They’d just received a visit from firefighters, who talked with them about fire safety.
A couple of plastic bins near a reception desk were filled with doughnuts. In a room nearby, staff members helped children with homework. Upstairs, dozens of children were in art and game rooms, as well as a “learning zone” with tables, books and computers.
Maleak Mims, 13, a student at Innovations International Charter School of Nevada, helped younger children gathered around a pingpong table — with plastic cups full of crayons on top — with a fire safety worksheet.
Maleak is among seven teens at the Ralph & Betty Engelstad Club who are volunteering as “junior staff.” It’s the first of the Boys & Girls Clubs of Southern Nevada’s 13 clubs to launch the offering, paid for by grant funding.
The nonprofit announced Sept. 4 that it received a $64,350 grant from the Taco Bell Foundation. Money will be used to create a junior staff program and support an offering that helps young adults as they enter the workforce.

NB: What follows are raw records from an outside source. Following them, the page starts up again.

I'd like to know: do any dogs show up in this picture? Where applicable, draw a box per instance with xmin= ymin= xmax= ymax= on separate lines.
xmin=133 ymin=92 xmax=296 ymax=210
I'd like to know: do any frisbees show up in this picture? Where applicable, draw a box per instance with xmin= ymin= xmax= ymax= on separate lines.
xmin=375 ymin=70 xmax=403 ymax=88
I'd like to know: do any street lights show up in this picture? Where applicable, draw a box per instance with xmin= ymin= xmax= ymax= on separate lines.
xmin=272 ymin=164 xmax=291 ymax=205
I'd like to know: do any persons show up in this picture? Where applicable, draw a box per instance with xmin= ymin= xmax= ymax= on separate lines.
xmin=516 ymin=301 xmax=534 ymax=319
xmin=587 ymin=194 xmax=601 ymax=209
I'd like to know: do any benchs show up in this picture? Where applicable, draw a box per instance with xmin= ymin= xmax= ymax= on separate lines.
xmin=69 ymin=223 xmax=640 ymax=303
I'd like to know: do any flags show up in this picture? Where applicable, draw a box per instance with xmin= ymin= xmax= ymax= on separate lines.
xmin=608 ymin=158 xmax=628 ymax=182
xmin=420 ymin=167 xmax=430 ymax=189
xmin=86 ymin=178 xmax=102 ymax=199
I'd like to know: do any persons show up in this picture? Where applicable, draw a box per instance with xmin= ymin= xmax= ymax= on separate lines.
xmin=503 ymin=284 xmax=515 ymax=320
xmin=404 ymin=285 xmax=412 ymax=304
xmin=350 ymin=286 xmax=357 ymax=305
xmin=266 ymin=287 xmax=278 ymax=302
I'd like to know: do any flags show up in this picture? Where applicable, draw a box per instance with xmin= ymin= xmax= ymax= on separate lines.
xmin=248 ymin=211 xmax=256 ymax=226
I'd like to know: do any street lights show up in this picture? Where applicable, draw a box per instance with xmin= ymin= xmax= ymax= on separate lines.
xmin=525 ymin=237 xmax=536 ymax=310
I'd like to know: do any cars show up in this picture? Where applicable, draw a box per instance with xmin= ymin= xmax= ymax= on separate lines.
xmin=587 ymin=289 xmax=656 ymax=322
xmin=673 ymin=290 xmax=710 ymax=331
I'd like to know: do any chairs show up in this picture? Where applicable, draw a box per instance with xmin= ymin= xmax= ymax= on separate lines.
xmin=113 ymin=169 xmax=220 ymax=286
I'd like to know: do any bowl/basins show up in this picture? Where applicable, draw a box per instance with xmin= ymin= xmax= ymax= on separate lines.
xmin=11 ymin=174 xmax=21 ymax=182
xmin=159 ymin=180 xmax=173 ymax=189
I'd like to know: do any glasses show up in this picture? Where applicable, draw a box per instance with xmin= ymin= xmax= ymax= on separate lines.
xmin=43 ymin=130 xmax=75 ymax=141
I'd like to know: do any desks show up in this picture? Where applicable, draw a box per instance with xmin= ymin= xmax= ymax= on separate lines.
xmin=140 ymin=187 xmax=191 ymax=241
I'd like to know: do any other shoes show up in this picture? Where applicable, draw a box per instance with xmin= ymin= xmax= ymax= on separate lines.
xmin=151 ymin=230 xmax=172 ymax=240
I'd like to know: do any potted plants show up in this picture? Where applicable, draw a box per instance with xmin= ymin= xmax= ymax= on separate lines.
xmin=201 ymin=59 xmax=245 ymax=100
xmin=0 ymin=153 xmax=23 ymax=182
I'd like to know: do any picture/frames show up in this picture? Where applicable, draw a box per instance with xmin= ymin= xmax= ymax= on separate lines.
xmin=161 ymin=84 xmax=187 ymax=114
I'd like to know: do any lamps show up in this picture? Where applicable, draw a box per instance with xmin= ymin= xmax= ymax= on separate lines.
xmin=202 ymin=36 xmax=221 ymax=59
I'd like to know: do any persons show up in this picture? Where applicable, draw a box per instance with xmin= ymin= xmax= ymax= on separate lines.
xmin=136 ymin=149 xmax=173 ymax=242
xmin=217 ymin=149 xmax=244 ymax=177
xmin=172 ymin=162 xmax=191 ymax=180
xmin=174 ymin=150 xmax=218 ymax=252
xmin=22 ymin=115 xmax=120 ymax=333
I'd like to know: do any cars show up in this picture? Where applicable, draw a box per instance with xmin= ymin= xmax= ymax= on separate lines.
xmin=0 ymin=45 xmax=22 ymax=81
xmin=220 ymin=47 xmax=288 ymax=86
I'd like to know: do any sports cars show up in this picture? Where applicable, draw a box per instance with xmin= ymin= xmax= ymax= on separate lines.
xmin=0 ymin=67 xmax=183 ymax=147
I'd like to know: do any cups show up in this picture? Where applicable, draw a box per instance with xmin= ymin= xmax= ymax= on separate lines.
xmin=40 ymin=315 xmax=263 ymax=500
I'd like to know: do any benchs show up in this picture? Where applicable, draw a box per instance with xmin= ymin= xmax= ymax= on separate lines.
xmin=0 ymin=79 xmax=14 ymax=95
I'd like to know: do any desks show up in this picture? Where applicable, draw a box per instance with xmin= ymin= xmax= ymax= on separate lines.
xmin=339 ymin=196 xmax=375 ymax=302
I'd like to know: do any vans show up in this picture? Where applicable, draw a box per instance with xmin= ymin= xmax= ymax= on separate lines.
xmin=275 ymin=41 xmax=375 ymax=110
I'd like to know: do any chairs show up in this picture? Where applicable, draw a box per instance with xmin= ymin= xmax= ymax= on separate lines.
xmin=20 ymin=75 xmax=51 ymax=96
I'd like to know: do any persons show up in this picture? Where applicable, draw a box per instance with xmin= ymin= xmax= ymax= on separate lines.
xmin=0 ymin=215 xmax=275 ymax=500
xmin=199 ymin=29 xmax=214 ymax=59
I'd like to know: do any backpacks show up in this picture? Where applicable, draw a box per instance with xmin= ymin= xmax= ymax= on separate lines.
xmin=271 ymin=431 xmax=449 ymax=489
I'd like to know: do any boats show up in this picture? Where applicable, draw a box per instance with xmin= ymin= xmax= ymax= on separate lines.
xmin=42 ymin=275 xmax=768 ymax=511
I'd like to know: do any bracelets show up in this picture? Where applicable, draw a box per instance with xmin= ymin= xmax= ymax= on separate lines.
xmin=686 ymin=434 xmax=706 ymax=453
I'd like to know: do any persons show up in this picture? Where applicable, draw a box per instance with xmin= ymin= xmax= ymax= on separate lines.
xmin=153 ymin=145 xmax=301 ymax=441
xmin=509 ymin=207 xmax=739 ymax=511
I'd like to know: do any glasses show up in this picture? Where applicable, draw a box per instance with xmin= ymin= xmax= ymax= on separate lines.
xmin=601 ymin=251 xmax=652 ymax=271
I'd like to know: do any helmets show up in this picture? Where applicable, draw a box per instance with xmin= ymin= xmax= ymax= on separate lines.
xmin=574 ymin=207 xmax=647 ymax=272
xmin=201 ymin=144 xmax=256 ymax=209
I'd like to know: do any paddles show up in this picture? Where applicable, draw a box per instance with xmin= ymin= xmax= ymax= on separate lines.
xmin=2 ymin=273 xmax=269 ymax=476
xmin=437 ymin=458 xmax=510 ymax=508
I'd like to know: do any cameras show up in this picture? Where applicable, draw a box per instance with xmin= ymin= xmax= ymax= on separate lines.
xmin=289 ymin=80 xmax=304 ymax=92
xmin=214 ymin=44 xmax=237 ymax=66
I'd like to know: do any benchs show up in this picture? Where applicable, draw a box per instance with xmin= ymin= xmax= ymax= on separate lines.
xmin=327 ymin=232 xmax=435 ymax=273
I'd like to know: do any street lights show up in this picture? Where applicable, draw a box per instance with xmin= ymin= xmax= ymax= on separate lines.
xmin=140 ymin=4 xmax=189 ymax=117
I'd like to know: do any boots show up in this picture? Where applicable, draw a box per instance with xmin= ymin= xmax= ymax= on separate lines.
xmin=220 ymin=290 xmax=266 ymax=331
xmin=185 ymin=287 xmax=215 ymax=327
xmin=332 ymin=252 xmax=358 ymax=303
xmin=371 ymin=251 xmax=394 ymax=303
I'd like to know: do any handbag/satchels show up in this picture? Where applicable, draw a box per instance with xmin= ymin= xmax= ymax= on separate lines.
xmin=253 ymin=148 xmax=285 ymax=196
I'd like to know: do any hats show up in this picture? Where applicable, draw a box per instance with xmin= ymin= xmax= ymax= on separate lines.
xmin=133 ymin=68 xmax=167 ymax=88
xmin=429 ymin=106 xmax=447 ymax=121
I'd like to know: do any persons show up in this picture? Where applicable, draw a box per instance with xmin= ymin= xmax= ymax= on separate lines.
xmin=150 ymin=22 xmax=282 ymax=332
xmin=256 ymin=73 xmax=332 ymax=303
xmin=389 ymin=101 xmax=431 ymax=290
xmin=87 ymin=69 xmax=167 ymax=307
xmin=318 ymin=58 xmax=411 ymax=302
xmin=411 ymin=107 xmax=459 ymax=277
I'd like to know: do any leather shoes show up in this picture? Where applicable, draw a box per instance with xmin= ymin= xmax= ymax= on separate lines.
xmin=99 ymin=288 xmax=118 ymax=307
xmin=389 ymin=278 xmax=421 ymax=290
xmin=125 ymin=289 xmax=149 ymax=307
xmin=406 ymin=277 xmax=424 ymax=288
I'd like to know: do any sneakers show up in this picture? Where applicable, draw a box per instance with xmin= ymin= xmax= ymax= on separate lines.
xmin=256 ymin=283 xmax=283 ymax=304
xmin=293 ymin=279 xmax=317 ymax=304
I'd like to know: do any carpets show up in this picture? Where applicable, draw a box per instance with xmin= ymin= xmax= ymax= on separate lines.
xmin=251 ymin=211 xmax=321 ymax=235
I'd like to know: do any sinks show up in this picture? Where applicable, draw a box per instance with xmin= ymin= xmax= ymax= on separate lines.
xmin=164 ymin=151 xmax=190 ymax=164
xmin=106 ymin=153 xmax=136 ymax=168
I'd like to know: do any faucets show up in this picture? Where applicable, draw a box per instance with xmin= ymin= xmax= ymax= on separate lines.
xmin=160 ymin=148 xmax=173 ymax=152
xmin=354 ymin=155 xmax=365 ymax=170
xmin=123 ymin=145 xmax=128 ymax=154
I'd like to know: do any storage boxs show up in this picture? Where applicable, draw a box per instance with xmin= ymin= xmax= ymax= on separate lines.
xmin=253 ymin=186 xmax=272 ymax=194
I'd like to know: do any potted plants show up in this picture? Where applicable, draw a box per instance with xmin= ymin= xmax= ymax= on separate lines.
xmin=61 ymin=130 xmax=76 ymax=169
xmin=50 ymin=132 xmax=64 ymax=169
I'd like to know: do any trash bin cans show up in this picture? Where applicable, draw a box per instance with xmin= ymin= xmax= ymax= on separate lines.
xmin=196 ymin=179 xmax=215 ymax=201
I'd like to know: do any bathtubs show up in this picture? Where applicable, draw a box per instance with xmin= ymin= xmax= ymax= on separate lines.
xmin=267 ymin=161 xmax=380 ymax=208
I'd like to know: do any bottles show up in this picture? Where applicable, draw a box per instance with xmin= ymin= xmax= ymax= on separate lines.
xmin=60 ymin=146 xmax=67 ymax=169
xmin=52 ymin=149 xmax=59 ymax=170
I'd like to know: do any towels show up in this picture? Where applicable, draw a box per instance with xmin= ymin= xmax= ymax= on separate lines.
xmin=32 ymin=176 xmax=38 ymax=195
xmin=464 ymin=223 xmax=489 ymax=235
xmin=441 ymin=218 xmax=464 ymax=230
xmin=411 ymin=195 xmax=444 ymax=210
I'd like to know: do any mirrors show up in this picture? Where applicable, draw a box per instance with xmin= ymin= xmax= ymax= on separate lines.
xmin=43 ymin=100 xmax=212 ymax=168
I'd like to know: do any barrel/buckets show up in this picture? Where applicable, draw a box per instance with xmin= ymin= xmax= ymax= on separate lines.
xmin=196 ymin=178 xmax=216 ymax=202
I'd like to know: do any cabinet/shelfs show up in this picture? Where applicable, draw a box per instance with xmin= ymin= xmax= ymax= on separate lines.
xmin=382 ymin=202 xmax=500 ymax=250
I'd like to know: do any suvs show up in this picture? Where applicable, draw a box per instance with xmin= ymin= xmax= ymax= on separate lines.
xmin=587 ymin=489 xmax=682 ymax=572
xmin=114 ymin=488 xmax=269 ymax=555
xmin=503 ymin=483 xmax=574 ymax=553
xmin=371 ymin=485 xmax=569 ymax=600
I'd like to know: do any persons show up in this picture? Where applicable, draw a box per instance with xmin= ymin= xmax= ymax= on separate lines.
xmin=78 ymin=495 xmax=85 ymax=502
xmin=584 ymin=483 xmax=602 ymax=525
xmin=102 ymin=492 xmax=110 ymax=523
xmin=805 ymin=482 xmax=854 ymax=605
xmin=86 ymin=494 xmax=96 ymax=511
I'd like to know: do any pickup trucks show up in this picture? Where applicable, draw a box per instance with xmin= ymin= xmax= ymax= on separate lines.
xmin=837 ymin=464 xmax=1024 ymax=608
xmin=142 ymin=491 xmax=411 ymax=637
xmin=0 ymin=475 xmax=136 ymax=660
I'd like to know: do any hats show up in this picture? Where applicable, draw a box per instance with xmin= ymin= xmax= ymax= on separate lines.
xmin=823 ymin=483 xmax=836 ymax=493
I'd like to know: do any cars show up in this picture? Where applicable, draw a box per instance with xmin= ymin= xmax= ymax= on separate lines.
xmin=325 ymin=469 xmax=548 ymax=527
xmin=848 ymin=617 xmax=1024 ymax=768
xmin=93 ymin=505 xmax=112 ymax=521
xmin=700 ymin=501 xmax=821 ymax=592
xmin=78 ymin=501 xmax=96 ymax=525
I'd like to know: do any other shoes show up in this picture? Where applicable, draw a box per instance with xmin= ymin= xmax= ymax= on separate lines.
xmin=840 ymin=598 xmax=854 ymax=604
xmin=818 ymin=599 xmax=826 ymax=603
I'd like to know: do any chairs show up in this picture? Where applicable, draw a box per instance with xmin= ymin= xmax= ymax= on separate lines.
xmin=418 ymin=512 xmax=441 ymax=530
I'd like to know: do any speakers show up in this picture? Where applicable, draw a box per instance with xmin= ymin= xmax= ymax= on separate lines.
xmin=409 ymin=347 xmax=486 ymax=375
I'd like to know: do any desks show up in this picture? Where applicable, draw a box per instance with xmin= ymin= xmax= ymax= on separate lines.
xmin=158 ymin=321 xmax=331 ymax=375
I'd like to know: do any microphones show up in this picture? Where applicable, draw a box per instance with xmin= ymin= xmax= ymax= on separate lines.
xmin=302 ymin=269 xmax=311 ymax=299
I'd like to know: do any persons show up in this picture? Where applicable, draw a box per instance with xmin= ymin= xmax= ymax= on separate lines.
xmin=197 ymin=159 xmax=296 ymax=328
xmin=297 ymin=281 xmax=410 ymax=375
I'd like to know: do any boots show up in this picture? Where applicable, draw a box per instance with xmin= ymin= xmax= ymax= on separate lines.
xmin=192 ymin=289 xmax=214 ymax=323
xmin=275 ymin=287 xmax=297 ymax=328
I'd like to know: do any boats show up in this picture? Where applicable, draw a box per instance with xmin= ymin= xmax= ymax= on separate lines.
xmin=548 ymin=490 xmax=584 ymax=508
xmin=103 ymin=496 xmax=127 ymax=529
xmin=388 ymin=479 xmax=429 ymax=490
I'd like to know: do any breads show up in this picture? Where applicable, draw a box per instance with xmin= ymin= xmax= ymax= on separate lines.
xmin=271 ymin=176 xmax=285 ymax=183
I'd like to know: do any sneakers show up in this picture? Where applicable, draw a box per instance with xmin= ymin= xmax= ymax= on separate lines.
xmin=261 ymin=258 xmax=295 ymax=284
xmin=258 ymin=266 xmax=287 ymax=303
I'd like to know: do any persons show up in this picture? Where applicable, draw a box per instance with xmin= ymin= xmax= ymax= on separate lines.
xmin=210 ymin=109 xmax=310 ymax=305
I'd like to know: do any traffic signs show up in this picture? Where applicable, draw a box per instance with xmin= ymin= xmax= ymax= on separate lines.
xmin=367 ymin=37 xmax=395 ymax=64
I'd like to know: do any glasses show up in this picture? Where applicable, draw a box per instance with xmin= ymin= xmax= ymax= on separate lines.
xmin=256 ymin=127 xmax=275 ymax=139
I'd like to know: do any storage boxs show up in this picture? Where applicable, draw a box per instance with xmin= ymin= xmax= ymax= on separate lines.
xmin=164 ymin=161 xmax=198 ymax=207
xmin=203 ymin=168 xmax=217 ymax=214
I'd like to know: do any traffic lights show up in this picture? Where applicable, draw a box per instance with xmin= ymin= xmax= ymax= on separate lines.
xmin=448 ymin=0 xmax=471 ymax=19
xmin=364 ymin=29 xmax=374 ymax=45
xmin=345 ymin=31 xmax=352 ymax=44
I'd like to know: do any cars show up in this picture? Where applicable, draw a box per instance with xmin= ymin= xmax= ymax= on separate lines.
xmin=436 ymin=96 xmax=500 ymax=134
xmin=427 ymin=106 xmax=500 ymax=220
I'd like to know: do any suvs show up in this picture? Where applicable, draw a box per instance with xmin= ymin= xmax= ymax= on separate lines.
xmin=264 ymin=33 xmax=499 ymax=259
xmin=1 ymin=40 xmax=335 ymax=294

Across Southern Nevada, the Junior Staff program is set to be up and running by mid-October.
With teen offerings, “a portion of the program is we want to make sure they’re on track to graduate,” said Torrey Cole, teen services director for the Boys & Girls Clubs of Southern Nevada.
The clubs also support youth in their desired career path, she said, adding college isn’t for everyone.
Boys & Girls Clubs of Southern Nevada serves more than 10,000 children from kindergarten through 12th grade.
Junior Staff
Junior Staff, a national Boys & Girls Club program, is a work-readiness offering for 13- to 18-year-old club members. It provides hands-on experience and focuses on building work ethic, leadership, and customer and interpersonal skills.
Teenagers must apply to participate and can choose their area of interest. They must devote a minimum of one hour per week.
Boys & Girls Clubs of Southern Nevada aims to have about 125 teenagers — out of nearly 2,000 it serves — participate across all of its club locations.
Teens in the Junior Staff program will essentially be unpaid apprentices, working alongside paid staff members in areas of club operations such as the front desk, kitchen, games room, art room and gymnasium.
Cole said she wants to make the program “effective and fun” for participants.
Grant money through the Taco Bell Foundation will be used for supplies for the Junior Staff program, as well as incentives — such as trips to Six Flags Magic Mountain in California and pizza parties — for participating teens.
The Ralph & Betty Engelstad Club is the only Boys & Girls Club in Southern Nevada without a teen program, the result of a transition in staffing.
Some teens at the club were already volunteering before Junior Staff was implemented.
The club, off Desert Inn Road, typically sees about 135 children from kindergarten through high school each weekday.
Valley High School sophomore Tyrese Jackson, 15, is one of the junior staff members. He has been coming to the Boys & Girls Club for more than two years, he said.
“I like it,” he said about volunteering. “It’s fun.”
Tyrese said he has learned a lot by volunteering at the club, adding, “I used to be very immature before.”
He said the younger children respect and trust him, and come to him with problems.
Tyrese said he hopes his club will have a teen center in the future. He said he likes being with younger children and field trips are fun, but he’d like more people his age to hang out with.
Another junior staff member, Woodbury Middle School eighth-grader Jordan Cobos, 13, has been a club member for four years. He said he likes helping the younger children with homework and especially with using computers.
Junior staff members go around the club asking staff if they need assistance and helping with whatever’s needed, Malek said. He said he enjoys working in the kitchen the most, adding, “I like helping give the kids food.”